The Canon 77D created a lot of buzz when it was launched in February 2017. Packed with features from the beginner Rebel series in a 70D body – and named as if the younger brother of the advanced 80D – people were confused as to where exactly place this crop-sensor DSLR.
But that is, in fact, the redeeming quality of this camera. A combination of the Rebel simplicity and price with advanced features like Dual Pixel AF and a Digic 7 processor, the Canon 77D really is an all-round camera for almost any type of shooter. This 24 MP camera will be especially tempting for ones who are interested in both photos and videos, and are on a tight budget.
What you need to know about the Canon 77D.
Before I can explain why the 77D shines as a video journal camera, let me take you around the camera and highlight its key features.
Lying at the electronic heart of the 77D is a 24.2 megapixel sensor, the same one used in the 80D, underpinned by a Digic 7 processor. Everyone was very impressed with the output from 80D, and what 77D promises in this neat little package is the same performance at lower price. With a dynamic range of 13.3 Evs and 971 low-light score on DxO, the camera has capabilities to almost equal the Nikon D5600 and D7200.
The hard plastic-like body of this mid-range DSLR is where you may find a few minor faults, but even those are for keeping the price low and not making it a direct competition of the semi-professional 80D.
Even the viewfinder of the Canon 77D is a consumer-level one. Given that it is only a pentamirror, the OVF is dim and offers a coverage of about 95% only.

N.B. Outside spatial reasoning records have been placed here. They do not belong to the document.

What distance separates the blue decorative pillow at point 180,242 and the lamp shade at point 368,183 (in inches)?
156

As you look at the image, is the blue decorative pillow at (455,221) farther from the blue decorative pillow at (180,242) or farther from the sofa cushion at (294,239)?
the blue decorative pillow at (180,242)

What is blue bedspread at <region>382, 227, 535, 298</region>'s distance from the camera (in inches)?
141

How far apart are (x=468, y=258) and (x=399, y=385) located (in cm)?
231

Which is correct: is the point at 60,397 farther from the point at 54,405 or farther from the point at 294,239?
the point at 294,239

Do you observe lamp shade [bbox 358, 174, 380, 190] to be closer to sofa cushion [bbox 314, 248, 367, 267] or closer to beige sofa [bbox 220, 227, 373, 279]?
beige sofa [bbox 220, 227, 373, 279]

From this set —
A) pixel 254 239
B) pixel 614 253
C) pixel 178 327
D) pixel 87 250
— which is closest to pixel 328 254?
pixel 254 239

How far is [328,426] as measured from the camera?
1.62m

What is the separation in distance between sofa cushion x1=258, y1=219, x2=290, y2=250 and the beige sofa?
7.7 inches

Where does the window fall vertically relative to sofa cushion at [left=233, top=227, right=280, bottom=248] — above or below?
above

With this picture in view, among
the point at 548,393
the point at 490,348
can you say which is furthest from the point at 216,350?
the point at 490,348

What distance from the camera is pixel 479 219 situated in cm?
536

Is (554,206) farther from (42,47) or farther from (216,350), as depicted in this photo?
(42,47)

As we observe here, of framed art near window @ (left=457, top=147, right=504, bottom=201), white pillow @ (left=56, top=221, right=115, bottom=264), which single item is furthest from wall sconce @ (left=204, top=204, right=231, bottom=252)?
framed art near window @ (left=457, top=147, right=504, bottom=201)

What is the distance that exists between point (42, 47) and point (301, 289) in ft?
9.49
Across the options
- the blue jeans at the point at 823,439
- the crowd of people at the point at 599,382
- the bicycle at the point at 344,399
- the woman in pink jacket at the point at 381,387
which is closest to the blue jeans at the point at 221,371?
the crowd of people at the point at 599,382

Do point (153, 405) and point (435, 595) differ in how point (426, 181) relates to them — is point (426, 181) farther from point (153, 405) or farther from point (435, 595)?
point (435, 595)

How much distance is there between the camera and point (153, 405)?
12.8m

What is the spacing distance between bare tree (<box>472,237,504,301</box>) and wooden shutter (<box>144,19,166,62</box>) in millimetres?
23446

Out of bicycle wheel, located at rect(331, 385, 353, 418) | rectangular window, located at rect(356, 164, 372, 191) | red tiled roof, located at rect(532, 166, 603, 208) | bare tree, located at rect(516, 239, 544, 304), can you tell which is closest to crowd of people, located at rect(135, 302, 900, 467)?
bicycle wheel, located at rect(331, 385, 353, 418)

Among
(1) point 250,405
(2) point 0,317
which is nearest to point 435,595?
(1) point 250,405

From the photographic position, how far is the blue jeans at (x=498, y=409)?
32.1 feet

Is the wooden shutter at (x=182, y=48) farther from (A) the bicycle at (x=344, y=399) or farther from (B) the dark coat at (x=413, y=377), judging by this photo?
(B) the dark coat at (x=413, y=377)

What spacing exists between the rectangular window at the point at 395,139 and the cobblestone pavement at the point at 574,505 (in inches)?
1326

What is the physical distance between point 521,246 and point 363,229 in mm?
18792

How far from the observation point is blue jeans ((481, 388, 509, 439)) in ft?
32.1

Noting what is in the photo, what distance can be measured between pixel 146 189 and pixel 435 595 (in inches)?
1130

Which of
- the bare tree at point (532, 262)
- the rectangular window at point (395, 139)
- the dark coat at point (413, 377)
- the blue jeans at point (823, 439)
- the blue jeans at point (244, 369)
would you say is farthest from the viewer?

Overall handling is a pleasure, with a comfortable grip and most of the controls – including dual dials and an AF-On button – on the right and usable with one hand. Although one major drawback is the lack of AF micro-adjustment and customizable buttons, I think the touchscreen LCD makes up for it.
Although the Canon 77D has more visible changes on its body, like the rotating touch LCD for Live View, a top LCD panel and in-built Wi-Fi, by far the greatest strength of the camera lies in its autofocus system.
In most cameras, autofocus through the viewfinder uses an independent AF sensor for phase detection. On the other hand, Live View has to rely on the slower contrast detect method, because the mirror blocks the AF sensor to keep the LCD display working.
The 77D, however, borrows the excellent 45-point Dual Pixel CMOS autofocus from Canon 80D. This Dual Pixel system uses pixels of the image sensor itself, dividing each pixel into 2 halves for analyzing focus; and combining them when taking images. Simply put, this removes the need for slow contrast detection, because even in Live View the unblocked image sensor handles the focusing via the faster phase detect method.
What makes the Canon 77D a vlogger’s camera?
Now that you know the key specs of this DSLR, you may already have figured out why this camera is considered an all-rounder. A great sensor in a professional body, with nifty features like touchscreen LCD and Dual Pixel, makes this a great DSLR even for more advanced photographers.
However, I believe this to be an especially great camera if you want to make videos with excellent quality at a low budget. The rotating touchscreen is great for vlogging, as the left-sided hinge allows you to tilt it up and down and even flip it back for “selfie” mode where you can see yourself. This also makes changing settings very quick, without any need for fiddling with controls.
The video-making features are further boosted by the presence of Dual Pixel AF, which I have seen to be often more reliable than the viewfinder AF when tracking subjects. Combined with Canon’s face detection, the Dual Pixel tracks moving subjects in almost any condition better than the iTR tracking of the viewfinder.
You know Canon 77D is more than a beginner’s camera because of not just the advanced AF system, but also the addition of a microphone port and digital stabilization, which works better than those of other brands. The DSLR offers video recording in the standard 1080p resolution, with options that go up to 60 fps. The compression rate for the mp4 files is standard H.264.
Nonetheless, it’s not all good. The lack of 4K mode is a serious drawback for most people, especially where the competition offers it in cameras not much higher in price. Moreover, the video mode gives you either fully automatic shooting option, or fully manual, which means that you don’t get aperture priority or shutter priority. Fortunately, auto ISO is still included.
I don’t think this needs to be spelled out. The Canon 77D may not have anything extraordinary, but it combines all that is good about Canon. The 24 megapixel APSC sensor, supported by the Digic 7 processor and a 45-point Dual Pixel AF, makes this DSLR a well-equipped tool for all – from beginners looking to buy their first camera to advanced photographers looking for a backup. Put these core strengths of the 77D in the same list of features like a touchscreen LCD, dual dials, in-built Wi-Fi and a microphone jack, and you have with yourself an excellent short film machine.